在执行搜索之前,我们准备了一份数据,可以通过curl来下载。下面的代码将会下载文件,并将其添加到我们的数据库中
curl https://gitee.com/timczm/el-learning/raw/master/account.json -o account.json
curl -H "Content-Type: application/json" -XPOST "localhost:9200/bank/_bulk?pretty&refresh" --data-binary "@accounts.json"
curl "localhost:9200/_cat/indices?v"
如果一切顺利,结果如下
health status index uuid pri rep docs.count docs.deleted store.size pri.store.size
yellow open bank Gr6RiYrNS9yst0QX6mR2Nw 1 1 1000 0 381.9kb 381.9kb
随后,先进行一个简单的搜索来获取所有在bank中的数据。
curl -X GET "localhost:9200/bank/_search?pretty" -H 'Content-Type: application/json' -d'
{
"query": { "match_all": {} },
"sort": [
{ "account_number": "asc" }
]
}
'
结果如下,hits
中会返回匹配你的查询条件的前10条数据。
{
"took" : 6,
"timed_out" : false,
"_shards" : {
"total" : 1,
"successful" : 1,
"skipped" : 0,
"failed" : 0
},
"hits" : {
"total" : {
"value" : 1000,
"relation" : "eq"
},
"max_score" : null,
"hits" : [
{
"_index" : "bank",
"_type" : "_doc",
"_id" : "0",
"_score" : null,
"_source" : { "account_number" : 0, "balance" : 16623, "firstname" : "Bradshaw", "lastname" : "Mckenzie", "age" : 29, "gender" : "F", "address" : "244 Columbus Place", "employer" : "Euron", "email" : "bradshawmckenzie@euron.com", "city" : "Hobucken", "state" : "CO" },
"sort" : [ 0 ]
},
{
"_index" : "bank",
"_type" : "_doc",
"_id" : "1",
"_score" : null,
"_source" : { "account_number" : 1, "balance" : 39225, "firstname" : "Amber", "lastname" : "Duke", "age" : 32, "gender" : "M", "address" : "880 Holmes Lane", "employer" : "Pyrami", "email" : "amberduke@pyrami.com", "city" : "Brogan", "state" : "IL" },
"sort" : [ 1 ]
},
{
"_index" : "bank",
"_type" : "_doc",
"_id" : "2",
"_score" : null,
"_source" : {
"account_number" : 2,
"balance" : 28838,
"firstname" : "Roberta",
"lastname" : "Bender",
"age" : 22,
"gender" : "F",
"address" : "560 Kingsway Place",
"employer" : "Chillium",
"email" : "robertabender@chillium.com",
"city" : "Bennett",
"state" : "LA"
},
"sort" : [
2
]
}, {...}
]
}
}
该相应会提供如下信息:
took
- 花了多少时间在搜索上,单位:毫秒timed_out
- 查询的过程是否超时_shards
- 有多少的分片被搜索到了以及成功,失败或跳过了多少个分片。
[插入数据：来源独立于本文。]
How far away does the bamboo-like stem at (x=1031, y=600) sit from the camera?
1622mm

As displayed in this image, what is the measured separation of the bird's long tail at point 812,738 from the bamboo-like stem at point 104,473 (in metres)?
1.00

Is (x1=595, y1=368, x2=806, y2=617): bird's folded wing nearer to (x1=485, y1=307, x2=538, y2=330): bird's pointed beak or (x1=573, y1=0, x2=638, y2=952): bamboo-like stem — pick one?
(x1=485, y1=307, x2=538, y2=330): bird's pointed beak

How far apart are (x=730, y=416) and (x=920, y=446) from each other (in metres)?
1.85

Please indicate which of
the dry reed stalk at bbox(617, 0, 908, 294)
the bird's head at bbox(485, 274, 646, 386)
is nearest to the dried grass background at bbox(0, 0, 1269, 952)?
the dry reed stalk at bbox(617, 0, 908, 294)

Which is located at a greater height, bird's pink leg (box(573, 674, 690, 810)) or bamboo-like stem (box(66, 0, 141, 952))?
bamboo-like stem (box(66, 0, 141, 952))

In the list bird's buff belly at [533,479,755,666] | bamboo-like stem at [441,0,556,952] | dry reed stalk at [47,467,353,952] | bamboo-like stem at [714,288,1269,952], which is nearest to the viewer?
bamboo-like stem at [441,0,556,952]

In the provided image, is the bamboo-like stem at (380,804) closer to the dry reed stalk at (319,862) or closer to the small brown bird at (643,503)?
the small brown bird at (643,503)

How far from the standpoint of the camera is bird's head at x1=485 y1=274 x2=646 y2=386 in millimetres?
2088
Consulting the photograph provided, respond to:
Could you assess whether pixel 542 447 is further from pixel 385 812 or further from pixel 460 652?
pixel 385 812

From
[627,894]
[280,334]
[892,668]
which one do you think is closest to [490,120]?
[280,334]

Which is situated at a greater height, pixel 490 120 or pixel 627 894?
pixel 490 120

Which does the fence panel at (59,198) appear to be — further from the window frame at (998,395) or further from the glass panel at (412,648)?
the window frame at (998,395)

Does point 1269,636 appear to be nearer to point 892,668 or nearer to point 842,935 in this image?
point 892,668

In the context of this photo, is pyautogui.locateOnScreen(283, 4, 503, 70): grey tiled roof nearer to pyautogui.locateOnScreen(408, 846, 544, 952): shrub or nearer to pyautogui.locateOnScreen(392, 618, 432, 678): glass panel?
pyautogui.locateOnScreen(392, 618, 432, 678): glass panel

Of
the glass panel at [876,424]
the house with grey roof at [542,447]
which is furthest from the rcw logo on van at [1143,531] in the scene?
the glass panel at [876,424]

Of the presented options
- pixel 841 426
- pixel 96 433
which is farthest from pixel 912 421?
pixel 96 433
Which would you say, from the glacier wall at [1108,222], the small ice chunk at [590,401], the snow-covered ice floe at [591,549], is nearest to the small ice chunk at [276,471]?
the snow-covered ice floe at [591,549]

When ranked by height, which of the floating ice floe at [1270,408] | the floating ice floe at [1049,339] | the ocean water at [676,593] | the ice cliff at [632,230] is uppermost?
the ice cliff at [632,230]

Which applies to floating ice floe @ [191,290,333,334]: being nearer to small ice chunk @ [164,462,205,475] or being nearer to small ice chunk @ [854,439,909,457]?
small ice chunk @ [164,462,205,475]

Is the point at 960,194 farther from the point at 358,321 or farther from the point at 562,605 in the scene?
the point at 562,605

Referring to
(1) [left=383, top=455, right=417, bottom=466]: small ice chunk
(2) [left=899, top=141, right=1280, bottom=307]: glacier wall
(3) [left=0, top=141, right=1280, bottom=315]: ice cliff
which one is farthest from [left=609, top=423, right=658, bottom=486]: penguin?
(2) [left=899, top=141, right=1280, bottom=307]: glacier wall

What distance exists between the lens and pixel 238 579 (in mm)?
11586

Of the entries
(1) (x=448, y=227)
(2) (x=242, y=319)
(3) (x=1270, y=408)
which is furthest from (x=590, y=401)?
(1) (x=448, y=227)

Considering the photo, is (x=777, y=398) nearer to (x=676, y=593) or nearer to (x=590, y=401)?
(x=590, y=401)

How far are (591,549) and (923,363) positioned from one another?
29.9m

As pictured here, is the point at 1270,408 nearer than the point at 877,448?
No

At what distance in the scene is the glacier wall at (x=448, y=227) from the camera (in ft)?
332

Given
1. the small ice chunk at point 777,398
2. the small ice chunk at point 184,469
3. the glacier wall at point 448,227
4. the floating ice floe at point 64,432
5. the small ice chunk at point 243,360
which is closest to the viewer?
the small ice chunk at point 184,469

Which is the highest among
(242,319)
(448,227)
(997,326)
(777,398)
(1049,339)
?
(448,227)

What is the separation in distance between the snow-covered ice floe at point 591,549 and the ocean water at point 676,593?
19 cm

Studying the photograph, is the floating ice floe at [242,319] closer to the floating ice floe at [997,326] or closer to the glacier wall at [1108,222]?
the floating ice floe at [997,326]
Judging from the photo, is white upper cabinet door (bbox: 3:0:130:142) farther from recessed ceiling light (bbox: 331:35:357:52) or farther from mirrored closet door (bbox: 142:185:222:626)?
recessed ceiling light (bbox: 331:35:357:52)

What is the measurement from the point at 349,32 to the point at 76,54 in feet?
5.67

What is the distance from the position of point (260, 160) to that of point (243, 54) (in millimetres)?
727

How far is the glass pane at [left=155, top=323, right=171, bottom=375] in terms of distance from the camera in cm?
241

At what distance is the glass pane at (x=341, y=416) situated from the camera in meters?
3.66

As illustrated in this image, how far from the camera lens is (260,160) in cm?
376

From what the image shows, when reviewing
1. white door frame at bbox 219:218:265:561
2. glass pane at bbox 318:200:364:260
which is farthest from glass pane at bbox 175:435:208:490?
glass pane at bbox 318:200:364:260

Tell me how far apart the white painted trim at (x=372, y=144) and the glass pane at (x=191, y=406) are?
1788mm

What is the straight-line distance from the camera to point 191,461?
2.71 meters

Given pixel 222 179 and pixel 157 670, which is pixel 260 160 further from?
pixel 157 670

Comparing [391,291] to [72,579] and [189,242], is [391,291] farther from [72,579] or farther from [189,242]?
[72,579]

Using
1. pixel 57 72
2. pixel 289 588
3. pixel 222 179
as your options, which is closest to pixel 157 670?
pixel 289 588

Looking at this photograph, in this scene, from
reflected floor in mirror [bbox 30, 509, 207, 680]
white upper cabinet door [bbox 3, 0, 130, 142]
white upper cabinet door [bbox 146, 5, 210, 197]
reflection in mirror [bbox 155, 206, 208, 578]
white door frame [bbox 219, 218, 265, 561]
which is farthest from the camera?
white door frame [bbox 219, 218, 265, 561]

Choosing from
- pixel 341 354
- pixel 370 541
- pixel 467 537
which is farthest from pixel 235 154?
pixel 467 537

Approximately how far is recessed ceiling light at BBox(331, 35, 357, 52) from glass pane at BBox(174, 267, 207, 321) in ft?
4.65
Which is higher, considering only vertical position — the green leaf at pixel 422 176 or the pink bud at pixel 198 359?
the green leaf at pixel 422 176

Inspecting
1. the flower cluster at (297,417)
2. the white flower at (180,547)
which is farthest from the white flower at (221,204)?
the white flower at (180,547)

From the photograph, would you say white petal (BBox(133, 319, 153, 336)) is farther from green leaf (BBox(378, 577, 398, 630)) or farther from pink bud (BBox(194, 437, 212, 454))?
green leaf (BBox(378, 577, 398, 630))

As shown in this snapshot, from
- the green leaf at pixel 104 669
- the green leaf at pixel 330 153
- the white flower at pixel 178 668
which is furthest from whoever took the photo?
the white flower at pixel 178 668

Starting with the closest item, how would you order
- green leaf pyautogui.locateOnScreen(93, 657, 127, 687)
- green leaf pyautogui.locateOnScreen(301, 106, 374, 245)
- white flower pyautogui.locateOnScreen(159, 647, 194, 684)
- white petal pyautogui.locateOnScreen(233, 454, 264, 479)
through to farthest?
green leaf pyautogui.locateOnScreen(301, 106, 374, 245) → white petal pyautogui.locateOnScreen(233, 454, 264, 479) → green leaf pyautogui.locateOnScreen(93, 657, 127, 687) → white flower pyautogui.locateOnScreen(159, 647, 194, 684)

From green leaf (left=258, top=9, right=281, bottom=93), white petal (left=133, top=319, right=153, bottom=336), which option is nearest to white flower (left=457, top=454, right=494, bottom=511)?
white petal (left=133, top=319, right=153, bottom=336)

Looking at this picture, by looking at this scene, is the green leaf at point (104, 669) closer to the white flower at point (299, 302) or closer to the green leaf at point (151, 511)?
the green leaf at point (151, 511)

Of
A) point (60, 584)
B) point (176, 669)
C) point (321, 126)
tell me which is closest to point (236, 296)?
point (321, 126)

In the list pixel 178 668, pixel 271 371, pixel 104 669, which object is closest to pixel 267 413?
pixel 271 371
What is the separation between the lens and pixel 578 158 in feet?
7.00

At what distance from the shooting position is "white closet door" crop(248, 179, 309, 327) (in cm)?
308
max_score
- 找到的所有文档中,相关性最高的数据的得分(相关性分数)hits.total.value
- 找到了多少个满足要求的数据hits.sort
- 文档的排序位置(不按相关性得分排序时)hits._score
- 文档的相关性得分(使用match_all的时候不适用)
同样的,刚刚的查询也是支持区间查询的。如下代码可以帮助你进行区间查询,from代表了起始的位置,size代表了你需要查询的数据量,如果你曾经使用过mysql之类的关系型数据库,那么该过程和 select * from table limit 10, 10
非常类似。
curl -X GET "localhost:9200/bank/_search?pretty" -H 'Content-Type: application/json' -d'
{
"query": { "match_all": {} },
"sort": [
{ "account_number": "asc" }
],
"from": 10,
"size": 10
}
'
随后,你就可以获取到需要的数据。当然,现在还可以做一点更为有意思的查询。接下来就要介绍 match 语句。
curl -X GET "localhost:9200/bank/_search?pretty" -H 'Content-Type: application/json' -d'
{
"query": { "match": { "address": "mill lane" } }
}
'
这里要匹配的是,地址中含有mill或者含有lane的数据。如果你并不希望分词,而是需要完全匹配的数据,那么可以将match修改为match_phrase:
curl -X GET "localhost:9200/bank/_search?pretty" -H 'Content-Type: application/json' -d'
{
"query": { "match_phrase": { "address": "mill lane" } }
}
'
如果你希望有更复杂的匹配方式,那么bool能够满足你,在下面的查询中,会查询出年龄40岁的,并且不居住在爱达荷州(ID)的客户。
curl -X GET "localhost:9200/bank/_search?pretty" -H 'Content-Type: application/json' -d'
{
"query": {
"bool": {
"must": [
{ "match": { "age": "40" } }
],
"must_not": [
{ "match": { "state": "ID" } }
]
}
}
}
'
每一个在布尔查询语句中的must
,must_not
,should
都是一个查询子句,
每当文档满足must
和should
查询子句,其相关性得分都会增加。其得分越高,那么文档会越符合你的需求。在默认情况下,es将会依照相关性得分排序。而must_not
仅相当于一个过滤器(filter),它只会影响数据是否出现在结果中,而不会影响相关性得分。你也可以显式的指定过滤器(filter),如下是过滤了余额(balance)在[20000, 30000]之间的用户。
curl -X GET "localhost:9200/bank/_search?pretty" -H 'Content-Type: application/json' -d'
{
"query": {
"bool": {
"must": { "match_all": {} },
"filter": {
"range": {
"balance": {
"gte": 20000,
"lte": 30000
}
}
}
}
}
}
'